Segment Start: Task material
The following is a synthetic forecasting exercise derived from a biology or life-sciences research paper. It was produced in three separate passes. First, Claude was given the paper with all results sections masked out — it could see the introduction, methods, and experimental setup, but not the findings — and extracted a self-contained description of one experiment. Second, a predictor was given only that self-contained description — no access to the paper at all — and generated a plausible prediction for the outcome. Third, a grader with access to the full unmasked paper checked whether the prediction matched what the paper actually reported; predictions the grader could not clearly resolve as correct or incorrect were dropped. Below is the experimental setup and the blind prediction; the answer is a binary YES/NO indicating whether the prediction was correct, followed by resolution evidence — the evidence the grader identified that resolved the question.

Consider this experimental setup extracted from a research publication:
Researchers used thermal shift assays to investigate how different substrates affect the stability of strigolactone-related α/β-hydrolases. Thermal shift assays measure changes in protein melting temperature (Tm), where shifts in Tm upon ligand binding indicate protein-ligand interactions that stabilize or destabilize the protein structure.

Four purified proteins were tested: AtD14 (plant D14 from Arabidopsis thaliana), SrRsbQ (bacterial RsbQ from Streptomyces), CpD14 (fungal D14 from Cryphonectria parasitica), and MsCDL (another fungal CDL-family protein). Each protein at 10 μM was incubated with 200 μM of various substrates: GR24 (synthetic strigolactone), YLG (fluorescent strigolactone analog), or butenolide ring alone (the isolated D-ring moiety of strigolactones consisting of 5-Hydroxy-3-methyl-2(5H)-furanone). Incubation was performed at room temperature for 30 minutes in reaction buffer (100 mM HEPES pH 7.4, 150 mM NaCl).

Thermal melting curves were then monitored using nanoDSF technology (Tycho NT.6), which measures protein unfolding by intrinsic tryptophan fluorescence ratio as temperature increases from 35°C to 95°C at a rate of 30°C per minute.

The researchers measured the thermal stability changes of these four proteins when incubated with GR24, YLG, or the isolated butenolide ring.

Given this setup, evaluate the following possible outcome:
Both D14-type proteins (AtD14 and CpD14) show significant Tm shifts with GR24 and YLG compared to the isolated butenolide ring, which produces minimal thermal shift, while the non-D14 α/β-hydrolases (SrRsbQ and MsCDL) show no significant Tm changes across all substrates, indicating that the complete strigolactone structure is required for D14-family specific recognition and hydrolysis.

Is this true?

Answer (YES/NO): NO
Segment End: Task material
Instructions to follow | Find the string "proteins" in the listing and return every line that holds it.

Solution for this exercise |
Four purified proteins were tested: AtD14 (plant D14 from Arabidopsis thaliana), SrRsbQ (bacterial RsbQ from Streptomyces), CpD14 (fungal D14 from Cryphonectria parasitica), and MsCDL (another fungal CDL-family protein). Each protein at 10 μM was incubated with 200 μM of various substrates: GR24 (synthetic strigolactone), YLG (fluorescent strigolactone analog), or butenolide ring alone (the isolated D-ring moiety of strigolactones consisting of 5-Hydroxy-3-methyl-2(5H)-furanone). Incubation was performed at room temperature for 30 minutes in reaction buffer (100 mM HEPES pH 7.4, 150 mM NaCl).
The researchers measured the thermal stability changes of these four proteins when incubated with GR24, YLG, or the isolated butenolide ring.
Both D14-type proteins (AtD14 and CpD14) show significant Tm shifts with GR24 and YLG compared to the isolated butenolide ring, which produces minimal thermal shift, while the non-D14 α/β-hydrolases (SrRsbQ and MsCDL) show no significant Tm changes across all substrates, indicating that the complete strigolactone structure is required for D14-family specific recognition and hydrolysis.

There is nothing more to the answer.